Probably one of the most famous aphrodisiacs is Spanish fly. It is made from a beetle that secretes an acid-like juice, called cantharidin, from its leg joints when threatened. Because it would be more difficult to remove just the juice, the entire beetle is dried and crushed to produce the powder. When Spanish fly powder is ingested, the body excretes the cantharidin in the urine. This causes intense irritation and burning in the urogenital tract, which then leads to itching and swelling of the genitals. This swelling and burning was once assumed to be sexual arousal and led to the belief that Spanish fly had aphrodisiac qualities. But cantharidin is highly toxic. The kidneys suffer inflammation as well and can be permanently damaged. Spanish fly can cause severe gastrointestinal disturbances, convulsions and even death.

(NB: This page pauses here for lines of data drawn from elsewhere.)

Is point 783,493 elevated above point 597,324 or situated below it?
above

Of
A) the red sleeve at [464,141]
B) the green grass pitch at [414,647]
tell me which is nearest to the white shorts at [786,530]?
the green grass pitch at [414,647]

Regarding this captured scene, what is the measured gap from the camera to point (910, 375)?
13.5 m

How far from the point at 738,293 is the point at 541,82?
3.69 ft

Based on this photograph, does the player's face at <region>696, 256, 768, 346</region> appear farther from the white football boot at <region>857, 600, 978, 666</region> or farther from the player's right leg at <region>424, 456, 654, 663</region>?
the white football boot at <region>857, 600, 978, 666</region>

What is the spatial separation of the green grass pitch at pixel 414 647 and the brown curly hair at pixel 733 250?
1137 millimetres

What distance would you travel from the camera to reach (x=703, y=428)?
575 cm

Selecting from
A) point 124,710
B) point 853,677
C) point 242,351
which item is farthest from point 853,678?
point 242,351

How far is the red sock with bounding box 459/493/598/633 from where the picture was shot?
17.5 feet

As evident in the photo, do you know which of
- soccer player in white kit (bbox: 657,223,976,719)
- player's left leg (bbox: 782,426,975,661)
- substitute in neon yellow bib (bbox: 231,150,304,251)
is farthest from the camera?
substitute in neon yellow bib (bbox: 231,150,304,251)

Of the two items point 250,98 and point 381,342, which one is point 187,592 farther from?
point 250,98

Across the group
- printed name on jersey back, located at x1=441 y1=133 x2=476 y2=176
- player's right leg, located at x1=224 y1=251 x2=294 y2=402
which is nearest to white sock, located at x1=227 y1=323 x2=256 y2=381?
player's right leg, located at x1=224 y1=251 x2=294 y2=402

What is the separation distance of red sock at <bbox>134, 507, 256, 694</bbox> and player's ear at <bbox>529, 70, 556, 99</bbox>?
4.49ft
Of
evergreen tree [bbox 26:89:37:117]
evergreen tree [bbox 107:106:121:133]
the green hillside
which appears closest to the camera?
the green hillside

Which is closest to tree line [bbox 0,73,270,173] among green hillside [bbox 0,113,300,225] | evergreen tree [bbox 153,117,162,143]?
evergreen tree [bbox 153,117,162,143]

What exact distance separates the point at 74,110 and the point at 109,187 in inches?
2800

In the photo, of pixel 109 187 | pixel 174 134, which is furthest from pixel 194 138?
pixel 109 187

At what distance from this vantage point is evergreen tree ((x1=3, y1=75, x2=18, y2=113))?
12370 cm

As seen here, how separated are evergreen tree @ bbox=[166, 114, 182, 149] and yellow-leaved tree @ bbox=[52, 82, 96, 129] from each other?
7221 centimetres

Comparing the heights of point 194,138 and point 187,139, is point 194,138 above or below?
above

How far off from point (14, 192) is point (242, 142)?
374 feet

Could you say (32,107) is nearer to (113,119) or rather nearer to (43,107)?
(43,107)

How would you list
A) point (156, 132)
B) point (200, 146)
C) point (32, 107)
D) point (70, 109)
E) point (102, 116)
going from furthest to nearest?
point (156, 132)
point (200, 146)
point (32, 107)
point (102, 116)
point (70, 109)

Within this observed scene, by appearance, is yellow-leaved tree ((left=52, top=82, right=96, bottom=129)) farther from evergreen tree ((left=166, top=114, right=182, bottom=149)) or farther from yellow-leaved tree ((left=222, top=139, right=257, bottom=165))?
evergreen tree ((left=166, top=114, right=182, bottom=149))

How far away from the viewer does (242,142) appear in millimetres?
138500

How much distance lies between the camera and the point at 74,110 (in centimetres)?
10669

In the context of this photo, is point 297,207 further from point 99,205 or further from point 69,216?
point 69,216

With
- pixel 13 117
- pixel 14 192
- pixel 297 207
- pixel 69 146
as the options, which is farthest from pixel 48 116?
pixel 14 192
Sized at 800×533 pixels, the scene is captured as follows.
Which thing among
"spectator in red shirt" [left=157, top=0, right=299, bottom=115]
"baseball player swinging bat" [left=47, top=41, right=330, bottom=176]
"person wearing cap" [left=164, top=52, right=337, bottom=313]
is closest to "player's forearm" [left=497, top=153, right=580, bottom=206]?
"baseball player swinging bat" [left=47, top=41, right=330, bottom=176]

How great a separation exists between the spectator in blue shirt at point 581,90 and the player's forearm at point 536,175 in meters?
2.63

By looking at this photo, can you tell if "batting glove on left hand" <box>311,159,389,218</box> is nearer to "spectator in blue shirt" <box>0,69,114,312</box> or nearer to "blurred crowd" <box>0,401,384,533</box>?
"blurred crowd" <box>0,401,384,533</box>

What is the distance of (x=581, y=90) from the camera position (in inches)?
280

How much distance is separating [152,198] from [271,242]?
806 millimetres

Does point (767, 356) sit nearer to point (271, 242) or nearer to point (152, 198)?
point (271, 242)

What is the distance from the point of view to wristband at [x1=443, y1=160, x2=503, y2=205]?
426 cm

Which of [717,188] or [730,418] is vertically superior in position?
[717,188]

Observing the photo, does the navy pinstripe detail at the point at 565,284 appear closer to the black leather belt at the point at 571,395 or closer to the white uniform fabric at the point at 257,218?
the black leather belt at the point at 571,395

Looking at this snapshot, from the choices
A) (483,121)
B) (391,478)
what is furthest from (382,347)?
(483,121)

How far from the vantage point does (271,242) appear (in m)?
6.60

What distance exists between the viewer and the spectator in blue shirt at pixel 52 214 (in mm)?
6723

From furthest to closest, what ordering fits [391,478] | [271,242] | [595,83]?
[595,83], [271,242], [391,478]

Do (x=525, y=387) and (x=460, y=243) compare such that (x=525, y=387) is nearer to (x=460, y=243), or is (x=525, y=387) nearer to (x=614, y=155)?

Yohimbe is used both as an herbal aphrodisiac and in a prescription drug used for erectile dysfunction in men. It comes from bark stripped from a West African evergreen tree. Yohimbine, the primary active ingredient of yohimbe, blocks alpha-2 adrenergic receptors and increases dilation of blood vessels, which are both involved in achieving and maintaining an erection. The herbal form of yohimbe can be dangerous if taken in the wrong quantities.